2. glycan vrijlating

  1. Bereid de gedroogde IgG en bewaar de chemicaliën, waaronder 1,33% SDS, 4% Igepal (bewaren uit de buurt van licht), en 5x PBS bij RT.
  2. Bereid PNGase F enzym door verdunning 250 U enzym met 250 μL ultrazuiver water.
  3. Denaturatie van IgG
    1. Voeg 30 μL van 1,33% SDS toe en meng door vortexing, breng het monster 10 min in een oven van 65 °C, haal het uit de oven en laat 15 minuten rusten.
    2. Voeg 10 μL 4% Igepal toe en plaats het op de schud incubator gedurende 5 min.
  4. Verwijdering en afgifte van glycanen
    1. Voeg 20 μL 5x PBS en 30-35 μL 0,1 mol/L NaOH toe om een pH van 8,0 te reguleren en meng door vortexing. Voeg 4 μL PNGase F-enzym toe en meng door vortexing. Inincuberen voor 18-20 h in een waterbad van 37 °C.
    2. Zet de vrijkomende glycanen droog in een oven bij 60 °c voor 2.5-3,0 h.
    3. Bewaar de vrijgegeven glycanen bij-80 °c tot verdere meting.
      Opmerking: deze stap is van cruciaal belang. De sleutel tot ontwikkelen release is het verbeteren van de activiteit van het pngase F-enzym om de efficiëntie te maximaliseren.

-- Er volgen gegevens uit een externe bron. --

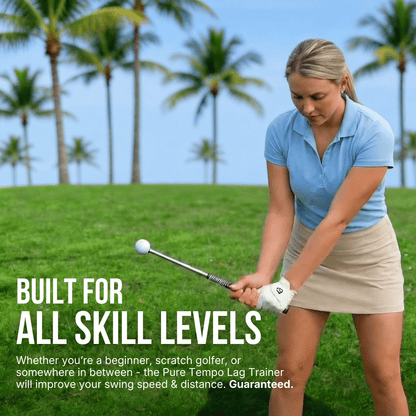 PureTempo Lag Trainer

3. glycan-etikettering en-zuivering

  1. Bereid het 2-aminobenzamide (2-AB) etiketteer reagens met 0,70 mg 2-AB, 10,50 μL azijnzuur, 6 mg natrium cyanoborohydride (NaBH3CN) en 24,50 μL dimethylsulfoxide (DMSO) (totaal volume = 35 μL). Voeg vervolgens azijnzuur, 2-AB, en NaBH3cn in de DMSO in orde.
  2. Label de glycanen met behulp van 35 μL 2-AB etiketteer reagens, breng de gelabelde glycanen over naar de oscillator gedurende 5 minuten, zet deze over naar de oven voor 3 uur bij 65 °c en breng vervolgens 30 minuten over naar RT.
    Opmerking: de hele ontwikkelen-etiketterings stap moet worden uitgevoerd terwijl deze beschermd is tegen licht.
  3. Voorbehandelen van een 0,2 μm GHP filterplaat met 200 μL 70% ethanol, 200 μL ultrazuiver water, en 200 μL 96% acetonitril (4 °C), verwijder vervolgens afval met behulp van een vacuümpomp.
  4. Zuivering van 2-AB gelabelde ontwikkelen
    1. Voeg 700 μL 100% acetonitril toe aan de 2-AB met het label ontwikkelen en breng gedurende 5 minuten over op een schud incubator.
    2. Centrifugeer bij 134 x g gedurende 5 min (4 °c).
    3. Breng het monster gedurende 2 minuten over in een GHP-filterplaat van 0,2 μm en verwijder het filtraat (vloeiende vloeistof) met behulp van een vacuümpomp.
  5. Was 2-AB gelabeld ontwikkelen met 200 μL 96% acetonitril (4 °c) en verwijder het filtraat (vloeiende vloeistof) met behulp van een vacuümpomp 5x-6x.
  6. Elute 2-AB gelabelde ontwikkelen met 100 μL Ultra zuiver water 3x.
  7. Breng de 2-AB met gelabelde ontwikkelen over in een oven om te drogen bij 60 °c gedurende 3,5 uur.
  8. Bewaar het gelabelde N-glycans bij-80 °c tot verdere meting.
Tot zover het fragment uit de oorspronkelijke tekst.